What is needed » Repeat the rows word for word, starting with the line that contains "How far from" and going on through the line that contains "1577 inches".

Material supplied »
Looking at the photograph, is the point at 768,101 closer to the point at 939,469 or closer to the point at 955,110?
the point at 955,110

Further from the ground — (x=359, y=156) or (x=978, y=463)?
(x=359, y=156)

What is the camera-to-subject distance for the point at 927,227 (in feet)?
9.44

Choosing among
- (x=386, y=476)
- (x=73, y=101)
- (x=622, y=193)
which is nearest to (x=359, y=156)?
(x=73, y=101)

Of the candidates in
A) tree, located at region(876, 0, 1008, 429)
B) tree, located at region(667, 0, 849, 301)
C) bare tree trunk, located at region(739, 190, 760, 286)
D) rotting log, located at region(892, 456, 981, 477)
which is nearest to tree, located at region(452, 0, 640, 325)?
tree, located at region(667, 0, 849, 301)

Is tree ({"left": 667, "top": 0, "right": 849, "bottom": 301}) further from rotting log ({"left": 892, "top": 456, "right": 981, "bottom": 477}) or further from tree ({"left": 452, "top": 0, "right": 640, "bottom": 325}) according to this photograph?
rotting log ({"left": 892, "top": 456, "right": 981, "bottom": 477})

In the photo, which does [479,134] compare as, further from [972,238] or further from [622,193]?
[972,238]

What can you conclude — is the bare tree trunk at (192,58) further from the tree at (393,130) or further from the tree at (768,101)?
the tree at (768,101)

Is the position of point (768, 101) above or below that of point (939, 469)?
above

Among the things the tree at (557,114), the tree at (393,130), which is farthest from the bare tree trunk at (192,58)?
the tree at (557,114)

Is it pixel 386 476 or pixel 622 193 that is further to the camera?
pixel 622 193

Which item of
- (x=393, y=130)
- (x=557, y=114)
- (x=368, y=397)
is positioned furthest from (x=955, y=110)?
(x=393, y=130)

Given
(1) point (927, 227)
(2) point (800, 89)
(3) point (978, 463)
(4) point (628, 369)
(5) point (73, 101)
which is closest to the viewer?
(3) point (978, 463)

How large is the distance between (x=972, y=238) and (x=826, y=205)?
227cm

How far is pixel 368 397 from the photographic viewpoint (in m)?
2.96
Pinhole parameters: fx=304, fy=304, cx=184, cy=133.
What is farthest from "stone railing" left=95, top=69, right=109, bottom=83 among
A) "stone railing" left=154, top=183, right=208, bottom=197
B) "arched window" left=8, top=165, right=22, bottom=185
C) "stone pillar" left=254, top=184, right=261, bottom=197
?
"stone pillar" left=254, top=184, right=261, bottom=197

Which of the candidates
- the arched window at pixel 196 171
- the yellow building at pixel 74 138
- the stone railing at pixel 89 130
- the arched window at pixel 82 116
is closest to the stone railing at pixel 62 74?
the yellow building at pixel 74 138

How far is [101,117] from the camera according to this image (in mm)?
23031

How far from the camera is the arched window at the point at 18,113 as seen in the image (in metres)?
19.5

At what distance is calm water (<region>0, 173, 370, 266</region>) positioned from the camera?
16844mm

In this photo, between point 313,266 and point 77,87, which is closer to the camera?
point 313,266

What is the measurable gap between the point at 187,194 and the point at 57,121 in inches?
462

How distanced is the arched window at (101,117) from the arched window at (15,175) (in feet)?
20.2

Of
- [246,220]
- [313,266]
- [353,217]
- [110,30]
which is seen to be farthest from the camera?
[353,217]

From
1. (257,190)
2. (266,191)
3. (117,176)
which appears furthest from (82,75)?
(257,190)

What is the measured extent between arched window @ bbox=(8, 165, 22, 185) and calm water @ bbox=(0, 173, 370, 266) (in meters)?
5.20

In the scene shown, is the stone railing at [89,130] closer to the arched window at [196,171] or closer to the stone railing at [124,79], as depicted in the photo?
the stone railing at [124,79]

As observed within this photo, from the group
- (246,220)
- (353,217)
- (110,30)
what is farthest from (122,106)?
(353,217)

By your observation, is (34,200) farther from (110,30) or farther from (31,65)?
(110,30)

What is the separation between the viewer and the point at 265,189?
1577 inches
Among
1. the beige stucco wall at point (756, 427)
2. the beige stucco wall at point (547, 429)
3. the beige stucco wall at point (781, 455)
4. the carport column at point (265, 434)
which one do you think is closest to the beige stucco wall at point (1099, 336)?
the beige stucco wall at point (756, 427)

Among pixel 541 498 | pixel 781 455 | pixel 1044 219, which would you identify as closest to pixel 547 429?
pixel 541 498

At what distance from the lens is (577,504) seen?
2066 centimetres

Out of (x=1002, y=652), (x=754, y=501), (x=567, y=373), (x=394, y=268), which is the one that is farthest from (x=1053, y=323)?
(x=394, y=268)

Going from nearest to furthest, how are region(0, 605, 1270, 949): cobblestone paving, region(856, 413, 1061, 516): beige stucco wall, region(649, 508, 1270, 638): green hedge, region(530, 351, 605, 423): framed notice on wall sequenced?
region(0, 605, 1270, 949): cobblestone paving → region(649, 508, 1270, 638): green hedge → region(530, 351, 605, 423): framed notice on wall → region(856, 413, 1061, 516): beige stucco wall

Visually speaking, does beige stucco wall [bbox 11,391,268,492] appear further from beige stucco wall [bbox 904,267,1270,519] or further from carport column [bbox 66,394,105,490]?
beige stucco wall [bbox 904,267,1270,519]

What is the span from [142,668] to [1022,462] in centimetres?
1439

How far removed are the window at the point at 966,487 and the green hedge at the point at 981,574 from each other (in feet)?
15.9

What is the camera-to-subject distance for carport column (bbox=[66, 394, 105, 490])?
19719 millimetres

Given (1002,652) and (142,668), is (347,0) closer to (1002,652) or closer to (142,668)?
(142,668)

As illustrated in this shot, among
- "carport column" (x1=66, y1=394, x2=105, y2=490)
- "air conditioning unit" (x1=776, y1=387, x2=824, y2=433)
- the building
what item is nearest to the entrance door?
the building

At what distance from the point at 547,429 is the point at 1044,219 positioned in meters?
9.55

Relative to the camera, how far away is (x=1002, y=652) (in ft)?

Exercise output »
How far from the camera is the arched window at the point at 18,113 as seen in the image (in metres)?
19.5

At what distance is calm water (<region>0, 173, 370, 266</region>) positioned from the camera?
16844mm

In this photo, between point 313,266 and point 77,87, which is closer to the camera?
point 313,266

What is the measurable gap between the point at 187,194 and the point at 57,121 in inches?
462

How distanced is the arched window at (101,117) from the arched window at (15,175) (in feet)?
20.2

Of
- [246,220]
- [313,266]
- [353,217]
- [110,30]
which is seen to be farthest from the camera?
[353,217]

From
1. (257,190)
2. (266,191)
3. (117,176)
which appears furthest from (82,75)?
(257,190)

What is the measured extent between arched window @ bbox=(8, 165, 22, 185) and calm water @ bbox=(0, 173, 370, 266) (in meters)?
5.20

In the scene shown, is the stone railing at [89,130] closer to the arched window at [196,171] or closer to the stone railing at [124,79], as depicted in the photo?
the stone railing at [124,79]

As observed within this photo, from the group
- (246,220)
- (353,217)
- (110,30)
what is farthest from (122,106)?
(353,217)

By your observation, is (34,200) farther from (110,30) or farther from (31,65)?
(110,30)

What is the separation between the viewer and the point at 265,189?
1577 inches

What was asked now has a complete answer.